En menos de un segundo, se pegó de nuevo. Su pecho cálido y grueso estaba firmemente pegado a su espalda, su largo brazo cruzaba su cintura, y su gran palma se colocó en su abdomen inferior hinchado, que contenía un feto de cinco meses, que era el bebé que habían tenido juntos.
No sé si es una ilusión. Ambos sintieron que el niño en su vientre parecía moverse y moverse de nuevo. Esta fue la primera vez que Lauren sintió el movimiento fetal del niño. Incluso el doctor Chang dijo antes que su hijo debería tener movimiento fetal. No lo sintió durante mucho tiempo. Estaba preocupada. Hoy, bajo el tacto de Herbert, el niño se movió.
Sus ojos estaban inexplicablemente calientes, y casi derramó lágrimas. Se sorbió la nariz e hizo todo lo posible por contenerse. De repente se sintió avergonzada del niño. Se suponía que él era el primer hijo o la primera hija de Herbert. Ahora, por su culpa, se ha convertido en una concubina desde su primer nacimiento. La identidad no es importante, pero el amor de su padre es una emoción insustituible en su vida.
Ha estado en su vientre durante cinco meses, y solo ha estado cerca de su padre una vez hoy. ¡Está tan emocionado que sigue respondiendo a su padre en su vientre. ¡Anhela el amor de su padre!
Ella solo quería sumergirse en su propio mundo, pero no sintió que las manos en su abdomen inferior también temblaban ligeramente, y había un palpitar que no podía detenerse.
No es la primera vez que toca al niño. Se resistió a no venir a verla a ella ni al niño, pero no pudo evitar pensar en ella esta noche después de todo. Recordó todos y cada uno de sus días y noches. Cuando fue nombrada Reina, el orgullo y la vanidad que la convirtieron en la mujer más noble del mundo aún parecían ayer.
También esperaban tener hijos antes. La gente decía que ella era demasiado pesada para tener un hijo. Él la consoló durante innumerables noches. No importa cuán fuerte, orgullosa y terca sea, después de todo, ella es una mujer. ¡Él debería amarla!
¡Pero ella, lo decepcionó!
"Yaohua, ¿puedes admitir un error conmigo?"
No puede recordar cuántas veces le pidió que se inclinara y admitiera su error en este tono. Después de terminar esta frase, no pudo evitar lamentar que él era el rey de un país, pero ni siquiera podía controlar a las mujeres que lo rodeaban. Incluso si ella admitía un error, él le pedía que le preguntara una y otra vez.
¡Pero aunque es tan humilde, ella todavía se niega a comprometerse, esta mujer terca que le da dolor de cabeza!
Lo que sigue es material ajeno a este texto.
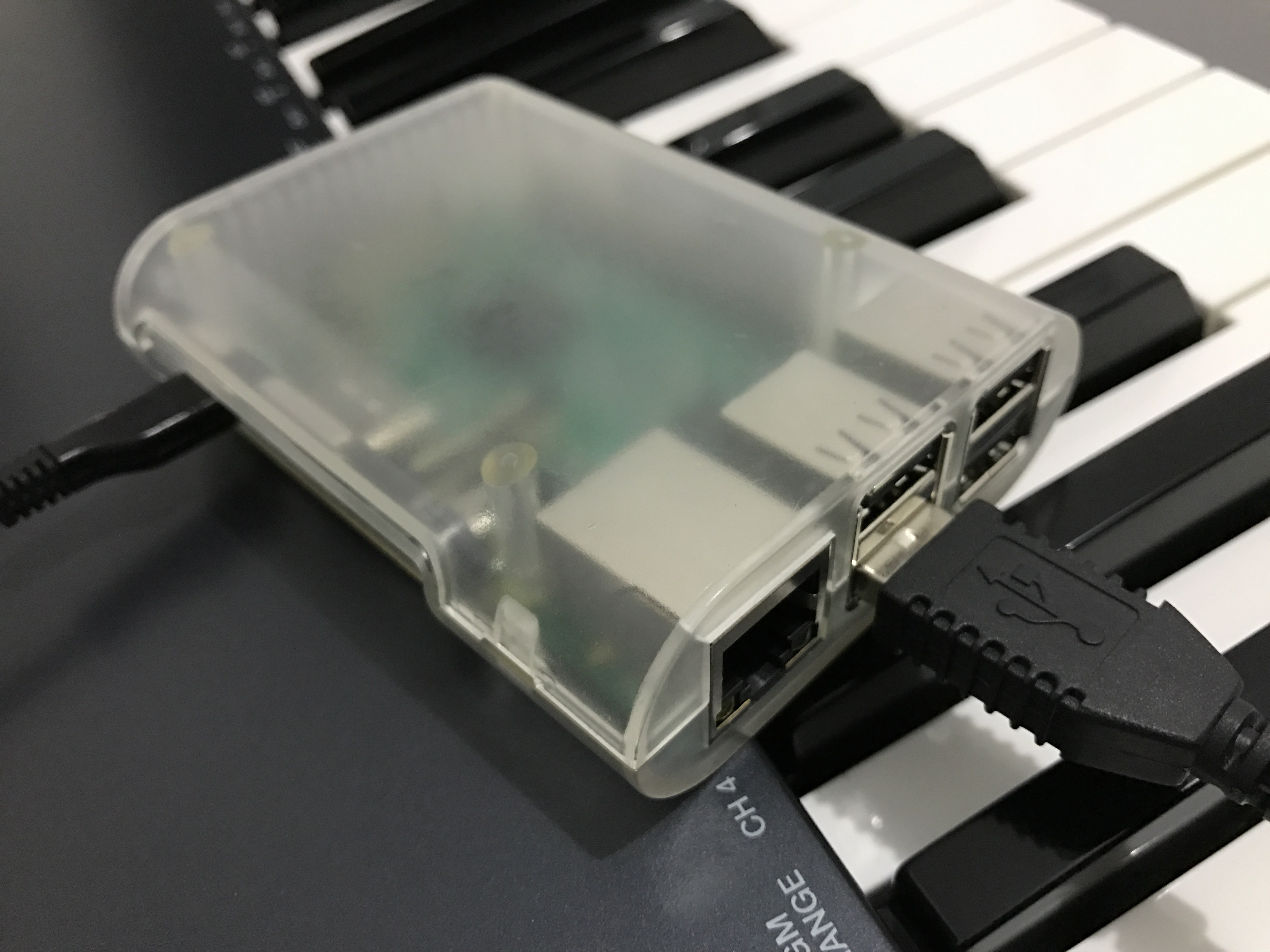 GitHub - oxesoft/rpi-midi-ble: Raspberry Pi 3 as an USB-MIDI over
El cuerpo de Lauren tembló. Se mordió el labio ligeramente. Ahora, ¿es porque ella admite su error que pueden volver al pasado? Además, ¿no entiende en qué se equivoca?
¡El silencio es como una brecha, entre dos personas que se abrazan fuertemente, pero también es el fin del mundo!
No sabía cuándo se quedó dormida, pero cuando despertó, ya era de día. Hizo un ruido y Su Jin entró corriendo con una sonrisa en la cara. "Emperatriz, ¿por qué se levantó tan tarde hoy y durmió bien?"
No había señal de que Herbert hubiera estado aquí toda la noche en la habitación, como si lo que sucedió anoche fuera un sueño suyo, porque lo extrañaba.